This is like condemning carpenters for bad architecture. The software people have little role in deciding what efforts get funded at Facebook.

This came straight from the very top at Facebook.

You don’t think Facebook hired any software architects as part of that $13B?

You think Zuck needs to fully specify what he wants the company to build?

Or should a company be able to set out a goal - “make extremely compelling VR/AR experiences for consumers and businesses” and provide the funding and the mandate to hire the best and the brightest… and reasonably expect that $10+ billion later to have something remotely interesting to show for it?

Software architects, as the name implies, architect what engineering is asked to build. They don't decide what gets built.

They have managers for that:

"A product manager is a visionary who guides new product ideas from an initial concept to a full-blown product launch. Along the way, we collaborate with world-class engineers and designers..."

(Pulled from Meta's jobs page)

Or the hardware isn't there and you can't just software your way our of a hardware problem.
Money isn't lost its been spent on research, of course finding a 100 ways something doesn't work doesn't mean that much if you don't find the 1 way that does.

Meta are trying to force AR into the world, like trying to produce a baby in 3 months by having having 3 women. Maybe they are close, maybe they are producing a load of useful research for someone else to exploit in the future. Apple supposedly bringing out their thing 'this year', but there has been little exposed of it, maybe they are just egging on Facebook to waste there time/money .. time will tell.

Meta delivering an AR and VR experience is a non-starter for me. That environment is extremely immersive and extremely personal. I don't trust the Facebook people with putting things in to my brain, and I don't trust them with what I share through my VR experience.

You can't buy trust, and Facebook / Meta is lacking in that.

I want to see AR in the world, so I’m thrilled to see Meta making a big push in that direction. Hopefully, Apple does respond, and others too.
R&D is an investment not a loss. It might be the case Meta is wasting money and isn't finding a viable path to a product, but that is yet to be determined.

do we see headlines describing how much Alphabet has "lost" on Waymo? or how much Toyota has "lost" on EV development?

why fall for that framing here?

One of the reasons Google changed its corporate structure to Alphabet was so that investors could see how much Google's moonshots were costing. So yes, we did see headlines about how much Google was losing and, as an investor, you should definitely care about the price tag of such endeavors.
Toyota bet big on hydrogen, not EVs. Now they are regretting it and shifting course, as of this past week.
EVs are a mistake. They are unsustainable. In the long run, all car companies will have to shift to hydrogen, no matter what.
Note that hydrogen cars are also EV's in a sense it is the electrical energy that is driving the motor and hydrogen is a consumable. Difference between Tesla and Mirai is the source of the electricity.

__Task instructions__
Please reproduce the passage from the comment thread on Meta's AR and VR spending, starting at "R&D is an investment" and ending at "no matter what.".

__Provided information__
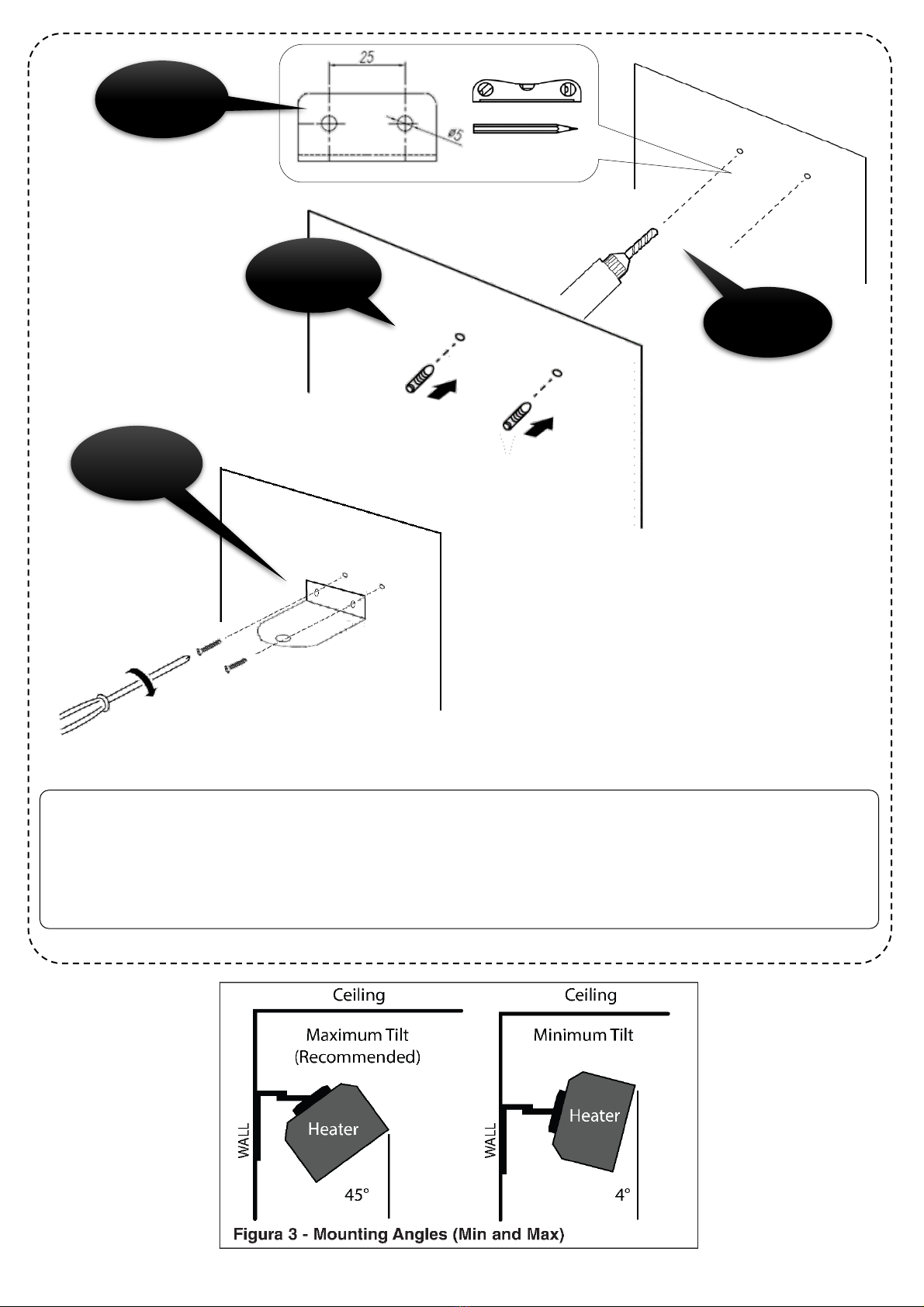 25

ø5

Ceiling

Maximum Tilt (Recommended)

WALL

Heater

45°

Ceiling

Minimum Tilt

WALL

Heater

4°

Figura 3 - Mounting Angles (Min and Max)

...

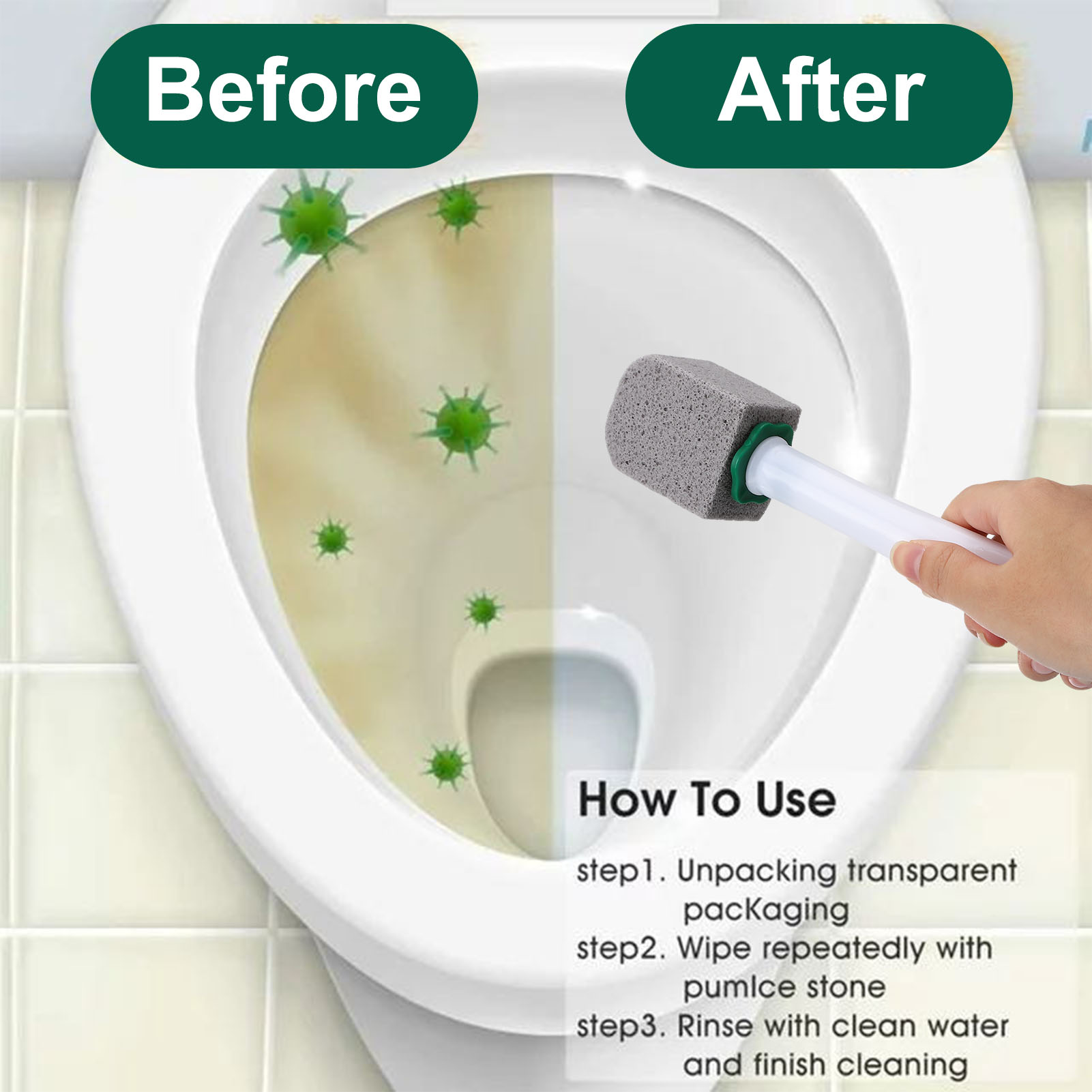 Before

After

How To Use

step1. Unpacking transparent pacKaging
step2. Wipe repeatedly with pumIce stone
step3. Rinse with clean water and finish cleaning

__Task result__
R&D is an investment not a loss. It might be the case Meta is wasting money and isn't finding a viable path to a product, but that is yet to be determined.

do we see headlines describing how much Alphabet has "lost" on Waymo? or how much Toyota has "lost" on EV development?

why fall for that framing here?

One of the reasons Google changed its corporate structure to Alphabet was so that investors could see how much Google's moonshots were costing. So yes, we did see headlines about how much Google was losing and, as an investor, you should definitely care about the price tag of such endeavors.
Toyota bet big on hydrogen, not EVs. Now they are regretting it and shifting course, as of this past week.
EVs are a mistake. They are unsustainable. In the long run, all car companies will have to shift to hydrogen, no matter what.